A solution of$N{{a}_{2}}{{S}_{2}}{{O}_{3}}$ is standardised iodometrically by using ${{K}_{2}}C{{r}_{2}}{{O}_{7}}$. The equivalent weight of ${{K}_{2}}C{{r}_{2}}{{O}_{7}}$ in this method is:
A) mol.wt/2
B) mol.wt/6
C) mol.wt/3
D) equal to mol.wt.

Answer 1

Hint: The answer here is based on the concept of calculating equivalent weight based on the definition and the formula which is given by $Eq.Wt.=\dfrac{M}{n-factor}$ and by finding n- factor according to reaction gives you the required answer.

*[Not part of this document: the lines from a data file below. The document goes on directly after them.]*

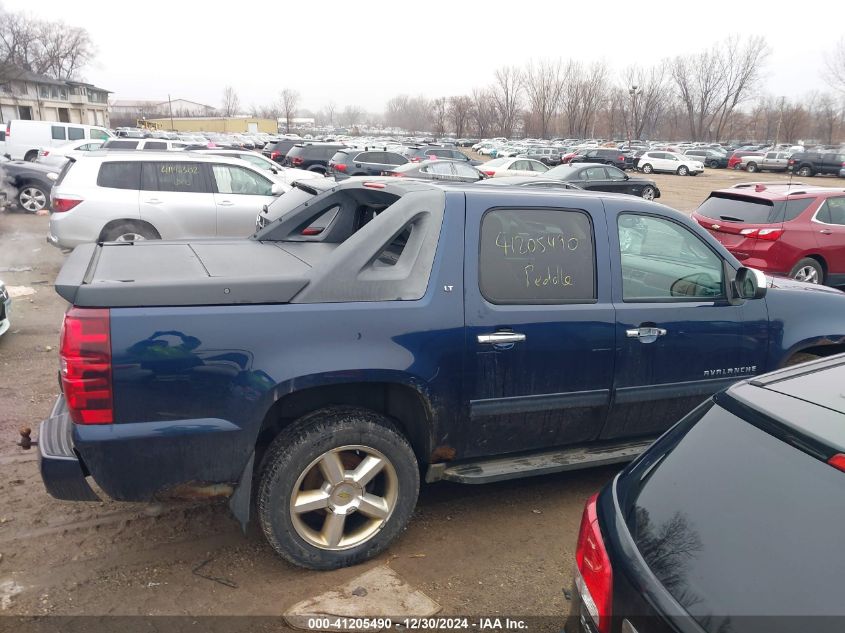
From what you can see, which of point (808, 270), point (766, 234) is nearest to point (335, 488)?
point (766, 234)

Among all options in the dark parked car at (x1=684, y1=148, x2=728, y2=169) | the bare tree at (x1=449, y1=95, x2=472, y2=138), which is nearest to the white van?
the dark parked car at (x1=684, y1=148, x2=728, y2=169)

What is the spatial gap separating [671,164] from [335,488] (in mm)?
44272

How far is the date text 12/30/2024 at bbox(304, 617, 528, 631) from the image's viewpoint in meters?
2.84

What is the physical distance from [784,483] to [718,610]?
0.40 meters

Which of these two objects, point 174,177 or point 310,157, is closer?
point 174,177

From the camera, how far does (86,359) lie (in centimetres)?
268

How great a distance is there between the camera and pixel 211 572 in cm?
320

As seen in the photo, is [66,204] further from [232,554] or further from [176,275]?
[232,554]

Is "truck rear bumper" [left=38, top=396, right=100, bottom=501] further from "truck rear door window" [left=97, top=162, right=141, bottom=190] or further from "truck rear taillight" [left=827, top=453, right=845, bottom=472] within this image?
"truck rear door window" [left=97, top=162, right=141, bottom=190]

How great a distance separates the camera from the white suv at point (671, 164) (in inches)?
1656

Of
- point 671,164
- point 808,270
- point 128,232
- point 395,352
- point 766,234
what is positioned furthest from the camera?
point 671,164

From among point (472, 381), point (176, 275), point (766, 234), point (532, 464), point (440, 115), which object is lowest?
point (532, 464)

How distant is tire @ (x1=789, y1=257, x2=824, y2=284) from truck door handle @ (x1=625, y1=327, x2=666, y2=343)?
687 centimetres

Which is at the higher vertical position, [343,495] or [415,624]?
[343,495]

Complete step – by – step solution:
We have come across the chapters in physical chemistry that is based on several measurement techniques like conductometry, potentiometry, iodometry etc.
- Now, let us see what does iodometry means and how is equivalent weight calculated in this technique.
- Iodometry or which is also known as iodimetric titration is a method of volumetric analysis where the appearance or disappearance of iodine indicates the end point and it is the redox reaction.
The reaction is as follows,
$26{{H}^{+}}+3{{S}_{2}}Ol3+4C{{r}_{2}}{{O}_{7}}^{2-}\to 6S{{O}_{4}}^{2-}+8C{{r}^{3+}}+13{{H}_{2}}O$
Here, in ${{K}_{2}}C{{r}_{2}}{{O}_{7}}(C{{r}_{2}}{{O}_{7}}^{2-})$, chromium is in +6 oxidation state and in the product it changes to +3 state.
Thus, there is net change of +3 in oxidation state.
Now, the net change in oxidation per formula is from $4C{{r}_{2}}{{O}_{7}}^{2-}$ to $8C{{r}^{3+}}$ is 2
Thus, net change for oxidation = $2\times 3=+6$
Thus, n-factor = +6
Now according to the formula of equivalent weight, $Eq.Wt.=\dfrac{M}{n-factor}$ where M is the molecular weight.
Substituting values, we have$Eq.Wt.=\dfrac{M}{6}$

Therefore, the correct answer is option B) mol.wt./6

Note: There are chances to be confused between iodometry and iodimetry. Here, iodometry involves indirect titration of the iodine that is liberated by the reaction with that of analyte and iodimetry involves direct titration using iodine itself as the titrant.